Several times people have asked me what I miss the most with Dennis gone.  That question is difficult to answer because there are thousands of things I miss but think there are three main areas I can pinpoint.  They are as follows:

     LOSS OF HISTORY:  Dennis knew my grandparents, parents, aunts and uncles, cousins and friends & neighbors from childhood.  My grandparents, parents, aunts, uncles and many cousins are all gone now.  Not even my Sara ever met her great grandparents and enjoyed 3 of her 4 grandparents only until she was a young teen.  He met me when I was seventeen years old and a freshman at Southwestern Assemblies of God College (now University).  He was the much "older" and mature nineteen year old sophomore.  Although it was never spoken at the time, it was a "done deal" the minute we met.  I think back to that immature girl he fell in love with and marvel at how he championed me into the woman I aspired to become and he loved me through every stage of that process.  He knew my dreams and fears, my weaknesses and my strengths and yet he loved me.  We shared our hopes for a family, the delight of our precious Sara after ten years of marriage and the shock and fear of his cancer journey.  We ministered, pastored, mentored and taught together, learning from our mistakes and pressing forward in our attempt to become all that the Lord would have us become as we journeyed through the spring, summer and into the autumn of our life together.  
How can one even BEGIN to measure the impact of those milestones?  Dennis knew my history as I knew his and we made our history together with every expectation of growing old into the winter of our lives.

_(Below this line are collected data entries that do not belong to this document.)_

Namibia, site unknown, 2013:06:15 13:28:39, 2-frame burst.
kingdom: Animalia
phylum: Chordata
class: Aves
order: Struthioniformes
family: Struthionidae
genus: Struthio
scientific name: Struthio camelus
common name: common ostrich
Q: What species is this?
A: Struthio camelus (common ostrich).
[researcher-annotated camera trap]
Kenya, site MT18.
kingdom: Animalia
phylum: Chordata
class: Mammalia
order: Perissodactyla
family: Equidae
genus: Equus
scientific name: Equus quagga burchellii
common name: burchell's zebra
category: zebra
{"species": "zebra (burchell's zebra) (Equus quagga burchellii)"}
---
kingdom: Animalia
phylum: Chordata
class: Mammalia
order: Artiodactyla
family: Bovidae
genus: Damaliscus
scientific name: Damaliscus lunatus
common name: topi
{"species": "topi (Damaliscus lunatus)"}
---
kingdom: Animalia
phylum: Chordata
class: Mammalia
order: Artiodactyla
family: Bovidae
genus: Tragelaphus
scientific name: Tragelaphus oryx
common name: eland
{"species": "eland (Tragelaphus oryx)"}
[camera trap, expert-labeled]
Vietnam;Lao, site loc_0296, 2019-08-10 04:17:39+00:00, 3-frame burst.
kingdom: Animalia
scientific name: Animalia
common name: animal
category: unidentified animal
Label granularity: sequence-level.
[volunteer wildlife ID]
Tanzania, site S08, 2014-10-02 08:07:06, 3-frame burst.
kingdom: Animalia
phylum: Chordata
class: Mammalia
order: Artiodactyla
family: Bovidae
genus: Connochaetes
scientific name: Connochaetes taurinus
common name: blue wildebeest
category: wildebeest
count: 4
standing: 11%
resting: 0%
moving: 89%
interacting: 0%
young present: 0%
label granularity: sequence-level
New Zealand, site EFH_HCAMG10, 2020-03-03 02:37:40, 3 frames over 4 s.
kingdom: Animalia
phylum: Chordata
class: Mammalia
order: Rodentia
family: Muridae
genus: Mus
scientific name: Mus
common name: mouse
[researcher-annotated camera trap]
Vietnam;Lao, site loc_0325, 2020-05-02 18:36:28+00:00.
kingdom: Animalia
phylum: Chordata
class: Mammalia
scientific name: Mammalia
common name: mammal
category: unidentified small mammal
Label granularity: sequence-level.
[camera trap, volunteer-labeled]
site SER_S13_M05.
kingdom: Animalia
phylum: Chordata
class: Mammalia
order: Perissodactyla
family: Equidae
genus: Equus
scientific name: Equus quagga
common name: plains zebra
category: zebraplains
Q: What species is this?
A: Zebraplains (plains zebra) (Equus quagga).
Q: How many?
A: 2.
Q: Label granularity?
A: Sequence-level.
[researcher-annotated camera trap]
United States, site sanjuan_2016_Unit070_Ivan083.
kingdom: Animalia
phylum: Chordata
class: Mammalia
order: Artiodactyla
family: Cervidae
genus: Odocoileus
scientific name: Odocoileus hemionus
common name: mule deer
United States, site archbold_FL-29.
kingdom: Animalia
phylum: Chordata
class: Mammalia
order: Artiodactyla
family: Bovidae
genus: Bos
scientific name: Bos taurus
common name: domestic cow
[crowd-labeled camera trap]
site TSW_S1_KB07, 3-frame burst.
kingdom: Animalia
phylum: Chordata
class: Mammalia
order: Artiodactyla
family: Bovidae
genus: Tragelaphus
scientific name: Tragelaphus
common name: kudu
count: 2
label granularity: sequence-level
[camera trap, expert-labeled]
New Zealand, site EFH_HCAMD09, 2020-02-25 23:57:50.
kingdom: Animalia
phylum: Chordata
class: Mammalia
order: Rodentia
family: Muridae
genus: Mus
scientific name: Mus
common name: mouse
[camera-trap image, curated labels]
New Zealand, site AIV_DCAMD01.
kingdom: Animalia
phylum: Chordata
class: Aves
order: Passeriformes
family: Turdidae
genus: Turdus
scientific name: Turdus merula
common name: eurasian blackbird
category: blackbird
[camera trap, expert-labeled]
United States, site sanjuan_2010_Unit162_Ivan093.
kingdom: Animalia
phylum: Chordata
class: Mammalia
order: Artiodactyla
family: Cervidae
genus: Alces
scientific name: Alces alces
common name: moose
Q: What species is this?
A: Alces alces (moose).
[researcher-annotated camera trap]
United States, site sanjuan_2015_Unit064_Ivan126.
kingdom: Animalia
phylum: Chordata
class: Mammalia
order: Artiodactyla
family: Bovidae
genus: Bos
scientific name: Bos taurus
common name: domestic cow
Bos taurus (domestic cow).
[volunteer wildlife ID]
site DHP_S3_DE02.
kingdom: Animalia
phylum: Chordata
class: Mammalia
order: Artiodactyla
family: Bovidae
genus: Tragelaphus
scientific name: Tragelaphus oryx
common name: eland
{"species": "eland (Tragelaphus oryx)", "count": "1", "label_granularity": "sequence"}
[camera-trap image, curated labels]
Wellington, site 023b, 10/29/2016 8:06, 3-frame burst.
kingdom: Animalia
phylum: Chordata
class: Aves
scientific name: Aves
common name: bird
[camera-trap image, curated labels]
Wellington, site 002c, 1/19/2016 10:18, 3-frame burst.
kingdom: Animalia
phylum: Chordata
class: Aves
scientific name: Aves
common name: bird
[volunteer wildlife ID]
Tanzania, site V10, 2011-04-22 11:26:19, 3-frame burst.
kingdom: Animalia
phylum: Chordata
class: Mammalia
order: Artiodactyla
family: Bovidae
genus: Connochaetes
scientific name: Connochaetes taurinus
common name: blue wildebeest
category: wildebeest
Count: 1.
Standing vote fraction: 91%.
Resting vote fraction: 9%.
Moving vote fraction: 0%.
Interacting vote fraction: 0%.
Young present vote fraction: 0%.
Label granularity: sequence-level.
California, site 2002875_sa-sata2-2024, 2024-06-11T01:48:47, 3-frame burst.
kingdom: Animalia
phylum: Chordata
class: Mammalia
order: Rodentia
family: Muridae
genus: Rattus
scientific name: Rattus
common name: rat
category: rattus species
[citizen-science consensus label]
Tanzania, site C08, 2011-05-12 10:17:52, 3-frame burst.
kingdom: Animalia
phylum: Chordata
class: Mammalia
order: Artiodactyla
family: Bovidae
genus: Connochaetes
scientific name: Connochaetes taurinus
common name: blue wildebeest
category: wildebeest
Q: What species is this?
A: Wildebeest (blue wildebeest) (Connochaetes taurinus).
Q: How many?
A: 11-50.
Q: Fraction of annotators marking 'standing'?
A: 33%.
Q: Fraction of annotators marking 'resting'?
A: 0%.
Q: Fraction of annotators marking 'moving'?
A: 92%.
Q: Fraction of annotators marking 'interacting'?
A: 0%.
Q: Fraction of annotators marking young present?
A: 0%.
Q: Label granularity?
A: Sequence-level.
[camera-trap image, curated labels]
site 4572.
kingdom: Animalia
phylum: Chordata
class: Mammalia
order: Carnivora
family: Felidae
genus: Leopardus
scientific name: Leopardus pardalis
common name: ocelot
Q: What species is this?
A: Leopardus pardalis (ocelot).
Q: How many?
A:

     LOSS OF IDENTITY:  I was perfectly happy to be known as Dennis' wife (and later as Sara's mother).  He was the Godly spiritual leader of our home and what a wonderful joy it was to have that blessing.  He held me in high esteem and never felt a threat as he was confident in who he was.  He knew EVERYONE and he remembered who they were and was so interested in them.  I rode along, not needing to remember names and details because he NEVER FORGOT!!  From the day we promised "Forever" it was always Dennis & Teena and now the best part of that duo is gone.  How does one recover from a loss that great?  Don't ask me because I DO NOT KNOW IF IT IS POSSIBLE!

     LOSS OF ALL DENNIS BROUGHT TO THE TABLE:  I could write for years and not be able to list all of what he contributed to this world but will highlight the ones I thought of first.  LOVE FOR THE LORD, LOVE FOR OTHERS, UNWAVERING FAITH, OPTIMISTIC ALWAYS POSITIVE OUTLOOK, EVER INCREASING ABILITY TO SEE BEYOND WHAT A PERSON WAS TODAY AND TO SEE THE POTENTIAL OF WHAT THEY COULD BECOME.  He loved unconditionally - need I say more?

Can I really help and encourage others on this road called Loss?  Don't really know.  Everyone has a different story, different history, different identity.  I want to assist but at the same time am afraid that my journey experience will be so different from others that they can't relate to mine.  I have to be HONEST here:  I WANT MY LIFE BACK!!  I LOVED MY LIFE, MY DENNIS!  Yes, I move one foot in front of the other and move forward but it isn't easy and to be truthful, I find myself reliving the past because that is where Dennis is!!  Without the Lord, it is hard to gauge where this road would have led.  He is my center and although I've been like a pendulum, back and forth and all over the place, I find my way back to center, home, to Jesus Himself.  He has not been disillusioned by my questioning, the puzzlement, my inability to "let it be."  I want answers, want to know why and for what purpose!  What could I have done differently to change the end result?  Why not take me and leave Dennis who was accomplishing so much for God's kingdom?  Don't have a clue why and have been met with SILENCE although I have felt His all encompassing arms of compassion, mercy & peace.  A good friend, Kim, who has been where I am and at a much younger age than my 57 years, has told me the following more than once:  "When you demand answers, you sacrifice peace."  She is right and I am listening. (thank you dear friend)  I'm not ready to "give it up" yet but am on the road.  Don't know when this leg of my journey ends and the next begins but the Lord does, and for now, that's enough for me.